En tant qu’entrepreneur, quelles opportunités nouvelles voyez-vous se dessiner ? Quelles tendances sociétales et économiques voyez-vous émerger ? 

De mon point de vue, le confinement a servi de catalyseur pour les projets de digitalisation de la relation client. Les acteurs du retail ont compris – un peu tard pour certains – qu’il était indispensable que leurs ventes puissent se faire sans contact, sans rendez-vous en point de vente. Et en parallèle, une partie du petit commerce alimentaire de proximité n’a jamais aussi bien marché !

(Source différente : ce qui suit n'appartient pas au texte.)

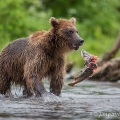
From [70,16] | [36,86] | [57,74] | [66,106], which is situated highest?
[70,16]

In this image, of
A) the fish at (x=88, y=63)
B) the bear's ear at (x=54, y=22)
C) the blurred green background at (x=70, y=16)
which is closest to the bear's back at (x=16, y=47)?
the bear's ear at (x=54, y=22)

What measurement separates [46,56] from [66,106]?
1.39 metres

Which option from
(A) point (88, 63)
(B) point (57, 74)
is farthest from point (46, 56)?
(A) point (88, 63)

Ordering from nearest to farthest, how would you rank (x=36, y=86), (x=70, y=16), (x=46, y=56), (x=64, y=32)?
(x=36, y=86) → (x=46, y=56) → (x=64, y=32) → (x=70, y=16)

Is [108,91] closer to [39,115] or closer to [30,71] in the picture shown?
[30,71]

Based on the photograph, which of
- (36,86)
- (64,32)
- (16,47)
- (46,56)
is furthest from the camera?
Answer: (16,47)

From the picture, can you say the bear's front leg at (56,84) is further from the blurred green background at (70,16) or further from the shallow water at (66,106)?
the blurred green background at (70,16)

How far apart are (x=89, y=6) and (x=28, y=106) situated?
15619 millimetres

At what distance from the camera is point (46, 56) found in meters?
9.51

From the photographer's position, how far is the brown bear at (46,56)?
9422mm

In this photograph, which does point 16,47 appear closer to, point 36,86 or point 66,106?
point 36,86

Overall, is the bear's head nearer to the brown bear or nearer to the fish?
the brown bear

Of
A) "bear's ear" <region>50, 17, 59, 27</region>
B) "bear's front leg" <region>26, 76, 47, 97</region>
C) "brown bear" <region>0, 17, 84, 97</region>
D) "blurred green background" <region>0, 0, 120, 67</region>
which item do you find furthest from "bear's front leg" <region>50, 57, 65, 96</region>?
"blurred green background" <region>0, 0, 120, 67</region>

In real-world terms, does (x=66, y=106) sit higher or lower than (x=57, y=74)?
lower
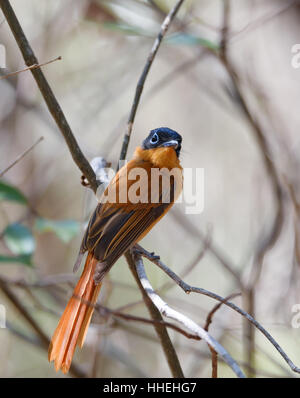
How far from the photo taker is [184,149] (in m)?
4.37

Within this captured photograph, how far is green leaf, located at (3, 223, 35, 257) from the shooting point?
2859mm

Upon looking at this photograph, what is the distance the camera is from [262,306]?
445cm

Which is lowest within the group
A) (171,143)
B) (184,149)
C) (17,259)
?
(17,259)

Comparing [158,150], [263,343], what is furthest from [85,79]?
[263,343]

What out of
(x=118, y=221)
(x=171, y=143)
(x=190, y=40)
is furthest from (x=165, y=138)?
(x=118, y=221)

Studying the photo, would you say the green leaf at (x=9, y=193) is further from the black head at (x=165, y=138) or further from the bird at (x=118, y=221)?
the black head at (x=165, y=138)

Derrière ces phénomènes, je vois deux grandes tendances émerger : d’un côté, une exigence forte d’efficacité et de digitalisation portée par les clients auprès de leurs fournisseurs qu’il s’agisse de B2C ou de B2B, de distribution de produits ou de services immatériels (banques, assureurs, administrations…), de l’autre, un besoin de proximité qui bénéficie aux commerces alimentaires et qui se traduit par l’envie – avec une part non négligeable de contraintes –  d’être ancré dans son territoire. C’est le regain du local, sur lequel les marques vont très certainement se positionner post-crise.

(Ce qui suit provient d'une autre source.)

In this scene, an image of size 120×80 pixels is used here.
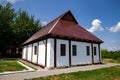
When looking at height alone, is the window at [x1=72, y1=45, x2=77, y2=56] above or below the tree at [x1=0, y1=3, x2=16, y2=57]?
below

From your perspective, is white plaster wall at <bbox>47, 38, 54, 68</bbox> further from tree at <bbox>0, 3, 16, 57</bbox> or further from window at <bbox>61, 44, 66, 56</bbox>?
tree at <bbox>0, 3, 16, 57</bbox>

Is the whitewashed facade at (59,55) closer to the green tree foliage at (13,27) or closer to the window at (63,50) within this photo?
the window at (63,50)

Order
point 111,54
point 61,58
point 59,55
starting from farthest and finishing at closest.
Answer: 1. point 111,54
2. point 61,58
3. point 59,55

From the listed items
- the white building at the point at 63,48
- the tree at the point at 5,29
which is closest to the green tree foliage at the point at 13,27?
the tree at the point at 5,29

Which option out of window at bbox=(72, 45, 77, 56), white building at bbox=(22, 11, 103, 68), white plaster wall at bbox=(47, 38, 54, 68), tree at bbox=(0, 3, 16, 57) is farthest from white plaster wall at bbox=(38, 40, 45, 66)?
tree at bbox=(0, 3, 16, 57)

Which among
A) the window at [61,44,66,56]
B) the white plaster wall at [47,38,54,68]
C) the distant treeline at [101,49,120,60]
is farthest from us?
the distant treeline at [101,49,120,60]

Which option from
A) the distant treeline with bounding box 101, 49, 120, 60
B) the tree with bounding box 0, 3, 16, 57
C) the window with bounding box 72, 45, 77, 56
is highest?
the tree with bounding box 0, 3, 16, 57

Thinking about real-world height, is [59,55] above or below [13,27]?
below

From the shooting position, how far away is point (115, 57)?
2903 cm

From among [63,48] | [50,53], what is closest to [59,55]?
[63,48]

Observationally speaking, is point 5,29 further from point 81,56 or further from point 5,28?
point 81,56

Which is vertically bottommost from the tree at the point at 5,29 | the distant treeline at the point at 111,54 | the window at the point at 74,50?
the distant treeline at the point at 111,54

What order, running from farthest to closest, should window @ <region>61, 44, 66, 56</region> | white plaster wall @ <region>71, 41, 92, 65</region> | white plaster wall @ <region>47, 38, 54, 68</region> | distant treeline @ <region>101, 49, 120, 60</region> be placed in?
distant treeline @ <region>101, 49, 120, 60</region>
white plaster wall @ <region>71, 41, 92, 65</region>
window @ <region>61, 44, 66, 56</region>
white plaster wall @ <region>47, 38, 54, 68</region>

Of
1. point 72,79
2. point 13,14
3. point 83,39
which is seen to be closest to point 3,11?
point 13,14
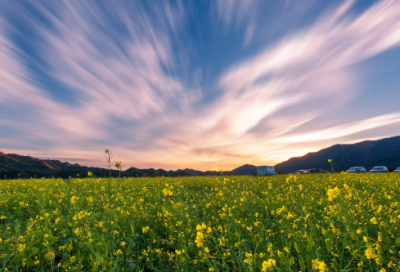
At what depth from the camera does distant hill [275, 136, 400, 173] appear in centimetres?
13975

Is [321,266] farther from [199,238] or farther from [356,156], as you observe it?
[356,156]

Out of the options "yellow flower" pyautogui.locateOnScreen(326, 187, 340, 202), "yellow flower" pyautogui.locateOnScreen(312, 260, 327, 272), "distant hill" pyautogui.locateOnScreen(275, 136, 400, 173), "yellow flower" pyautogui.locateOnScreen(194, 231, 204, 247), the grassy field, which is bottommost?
the grassy field

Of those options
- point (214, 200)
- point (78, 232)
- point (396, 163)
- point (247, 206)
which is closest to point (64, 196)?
point (78, 232)

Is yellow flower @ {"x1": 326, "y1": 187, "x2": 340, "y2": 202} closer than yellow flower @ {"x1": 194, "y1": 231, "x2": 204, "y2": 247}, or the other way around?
yellow flower @ {"x1": 194, "y1": 231, "x2": 204, "y2": 247}

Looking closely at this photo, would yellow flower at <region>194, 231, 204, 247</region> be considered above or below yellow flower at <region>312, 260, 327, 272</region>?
above

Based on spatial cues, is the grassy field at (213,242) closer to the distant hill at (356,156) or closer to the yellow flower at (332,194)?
the yellow flower at (332,194)

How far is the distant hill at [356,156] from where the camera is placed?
139750 mm

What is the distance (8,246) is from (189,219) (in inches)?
128

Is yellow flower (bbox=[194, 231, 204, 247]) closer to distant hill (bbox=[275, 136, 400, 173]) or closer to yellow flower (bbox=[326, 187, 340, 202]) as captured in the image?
yellow flower (bbox=[326, 187, 340, 202])

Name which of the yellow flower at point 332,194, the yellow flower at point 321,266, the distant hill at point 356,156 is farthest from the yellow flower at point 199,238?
the distant hill at point 356,156

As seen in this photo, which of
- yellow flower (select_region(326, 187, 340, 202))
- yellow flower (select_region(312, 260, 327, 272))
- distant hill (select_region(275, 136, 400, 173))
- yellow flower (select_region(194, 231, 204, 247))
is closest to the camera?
yellow flower (select_region(312, 260, 327, 272))

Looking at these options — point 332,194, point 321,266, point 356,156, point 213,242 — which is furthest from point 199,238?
point 356,156

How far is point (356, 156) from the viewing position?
151 meters

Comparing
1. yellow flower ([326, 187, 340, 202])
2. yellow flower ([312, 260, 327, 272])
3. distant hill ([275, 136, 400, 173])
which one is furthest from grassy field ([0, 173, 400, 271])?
distant hill ([275, 136, 400, 173])
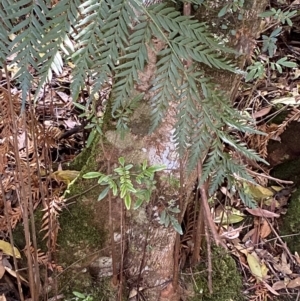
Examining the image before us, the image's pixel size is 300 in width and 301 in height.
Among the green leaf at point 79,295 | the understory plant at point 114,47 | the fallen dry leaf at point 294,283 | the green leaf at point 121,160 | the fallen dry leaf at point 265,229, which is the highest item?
the understory plant at point 114,47

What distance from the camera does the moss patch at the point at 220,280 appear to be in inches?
61.9

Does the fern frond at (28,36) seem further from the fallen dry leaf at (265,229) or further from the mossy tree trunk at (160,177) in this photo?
the fallen dry leaf at (265,229)

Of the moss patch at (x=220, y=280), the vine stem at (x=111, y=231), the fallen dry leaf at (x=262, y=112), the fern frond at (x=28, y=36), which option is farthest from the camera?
the fallen dry leaf at (x=262, y=112)

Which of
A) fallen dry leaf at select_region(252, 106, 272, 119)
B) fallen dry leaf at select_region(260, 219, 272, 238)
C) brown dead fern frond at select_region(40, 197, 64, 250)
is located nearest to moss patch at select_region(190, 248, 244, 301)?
fallen dry leaf at select_region(260, 219, 272, 238)

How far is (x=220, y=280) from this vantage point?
163 centimetres

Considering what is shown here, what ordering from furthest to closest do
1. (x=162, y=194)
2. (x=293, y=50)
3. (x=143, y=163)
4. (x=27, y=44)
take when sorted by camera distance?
(x=293, y=50)
(x=162, y=194)
(x=143, y=163)
(x=27, y=44)

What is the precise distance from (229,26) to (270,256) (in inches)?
40.6

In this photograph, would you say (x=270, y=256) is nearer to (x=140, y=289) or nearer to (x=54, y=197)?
(x=140, y=289)

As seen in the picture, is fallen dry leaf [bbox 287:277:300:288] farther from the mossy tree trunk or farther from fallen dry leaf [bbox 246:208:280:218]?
the mossy tree trunk

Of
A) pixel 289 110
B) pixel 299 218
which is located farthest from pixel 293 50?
pixel 299 218

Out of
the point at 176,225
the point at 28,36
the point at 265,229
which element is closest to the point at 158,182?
the point at 176,225

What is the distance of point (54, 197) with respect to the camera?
1.43 metres

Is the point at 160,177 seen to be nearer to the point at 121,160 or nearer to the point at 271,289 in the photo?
the point at 121,160

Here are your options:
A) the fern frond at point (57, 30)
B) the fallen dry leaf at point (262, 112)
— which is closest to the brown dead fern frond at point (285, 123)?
Result: the fallen dry leaf at point (262, 112)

Ce besoin d’ancrage est une opportunité pour les centres-villes et les territoires. Combinée aux élections municipales, cette tendance sera peut-être l’occasion pour les élus de revoir les politiques d’aménagement des périphéries en se concentrant davantage sur la dynamisation des cœurs de ville et moins sur l’extension ou la création de zones commerciales.